Erin Lee’s The Crimson Thread investigates the ubiquitous present of Australia’s colonial history and attempts to better understand the impact of colonisation and white privilege on the contemporary Australian settler society. The title comes from colonial politician Harry Parkes, who described Australia’s connection to the British Motherland as ‘the crimson thread of kinship’, positioning Australia as a bastion of whiteness in the region. Lee’s work includes a series of objects representing ideas of ‘progress’ that drove imperialism and staged portraits depicting the ongoing societal paradigm established by colonialism. The Crimson Thread also includes archival material related to the 1954 royal tour of Australia and key political issues from the twentieth century, such as the White Australia immigration policies.

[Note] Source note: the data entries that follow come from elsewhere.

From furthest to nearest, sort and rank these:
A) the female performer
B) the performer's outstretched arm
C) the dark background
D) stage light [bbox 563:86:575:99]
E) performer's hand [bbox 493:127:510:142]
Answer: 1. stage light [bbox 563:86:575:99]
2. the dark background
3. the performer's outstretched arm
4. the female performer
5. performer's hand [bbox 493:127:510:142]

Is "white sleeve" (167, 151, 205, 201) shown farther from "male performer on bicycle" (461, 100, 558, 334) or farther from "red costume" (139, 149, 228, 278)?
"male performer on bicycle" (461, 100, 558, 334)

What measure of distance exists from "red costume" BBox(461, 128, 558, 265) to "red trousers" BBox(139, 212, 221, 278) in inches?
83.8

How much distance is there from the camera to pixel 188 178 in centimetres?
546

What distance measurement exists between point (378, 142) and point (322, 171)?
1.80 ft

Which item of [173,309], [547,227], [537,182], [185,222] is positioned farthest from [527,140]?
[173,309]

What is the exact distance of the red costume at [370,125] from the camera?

Originally from Aotearoa, New Zealand, Erin Lee recently graduated from the MA Photography at Photography Studies
College in Melbourne. The photobook dummy of her previous project Este Lado,
This Side, a collaborative project about growing up on the Mexican side of
the US–Mexico border, was shortlisted for the Photo 2020 x Perimeter
International Photobook Prize, the Lucie Photo Book Prize and the Kassel Dummy Award,
and is now included in the PhotoBookMuseum in Cologne. Lee lives and works on
unceded Wurundjeri land and wishes to acknowledge the land’s Traditional Custodians.